Um cão farejador da PM (Polícia Militar) de Ribeirão Preto (313 km de São Paulo) foi usado na investigação do desaparecimento do menino Joaquim Ponte Marques, 3, registrado na madrugada desta terça-feira (5).

De acordo com o sargento Ary Gavazzi Junior, supervisor do canil da PM de Ribeirão, roupas do garoto foram dadas para o animal cheirar.
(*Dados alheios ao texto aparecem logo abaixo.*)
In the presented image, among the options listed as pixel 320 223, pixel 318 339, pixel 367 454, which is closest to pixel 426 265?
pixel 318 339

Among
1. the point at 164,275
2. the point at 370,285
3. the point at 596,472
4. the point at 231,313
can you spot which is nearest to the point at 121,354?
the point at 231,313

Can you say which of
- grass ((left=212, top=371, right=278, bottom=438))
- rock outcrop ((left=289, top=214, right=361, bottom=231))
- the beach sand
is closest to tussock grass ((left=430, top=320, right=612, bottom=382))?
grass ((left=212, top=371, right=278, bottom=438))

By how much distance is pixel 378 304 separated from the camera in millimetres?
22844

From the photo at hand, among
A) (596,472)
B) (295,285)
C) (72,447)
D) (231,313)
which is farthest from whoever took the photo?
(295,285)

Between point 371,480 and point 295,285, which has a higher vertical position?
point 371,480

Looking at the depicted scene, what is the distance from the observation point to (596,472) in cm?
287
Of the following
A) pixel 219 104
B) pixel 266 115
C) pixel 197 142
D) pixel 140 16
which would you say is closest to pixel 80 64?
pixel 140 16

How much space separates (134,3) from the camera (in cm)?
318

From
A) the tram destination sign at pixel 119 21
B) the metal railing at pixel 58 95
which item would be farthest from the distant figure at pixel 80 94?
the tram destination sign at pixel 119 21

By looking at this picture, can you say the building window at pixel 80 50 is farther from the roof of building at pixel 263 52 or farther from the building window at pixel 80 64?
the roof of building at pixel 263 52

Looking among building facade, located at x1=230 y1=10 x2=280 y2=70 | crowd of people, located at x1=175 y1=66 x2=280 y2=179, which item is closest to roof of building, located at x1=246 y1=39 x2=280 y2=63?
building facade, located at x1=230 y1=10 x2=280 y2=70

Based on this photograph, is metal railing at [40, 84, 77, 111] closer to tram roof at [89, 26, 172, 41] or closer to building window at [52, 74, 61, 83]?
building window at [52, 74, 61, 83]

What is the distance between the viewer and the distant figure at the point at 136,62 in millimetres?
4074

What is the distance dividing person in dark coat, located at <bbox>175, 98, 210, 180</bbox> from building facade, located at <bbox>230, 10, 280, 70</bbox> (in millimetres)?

Em seguida, ele começou a percorrer o trecho de cerca de 200 metros entre a casa da família, no Jardim Independência, e um córrego.


Eles fizeram esse mesmo percurso juntos”, afirmou o sargento.
Depois, o procedimento foi repetido com roupas do padrasto do menino, Guilherme Raimo Longo. O animal fez o mesmo trajeto percorrido após cheirar as roupas de Joaquim.

Ainda no final da tarde desta quarta-feira (5), a PM testará as roupas da mãe do garoto, Natália Mingoni Ponte, com o cão.

O procedimento está sendo acompanhado pela Polícia Civil da cidade, que já pediu a prisão temporária da mãe e do padrasto. A Justiça ainda não deu resposta à solicitação.

O delegado Paulo Henrique Martins de Castro não deu detalhes para fazer o pedido de prisão do casal. Disse apenas que foi feito para “auxiliar nas investigações” e que há contradições nos depoimentos de Natália e Longo.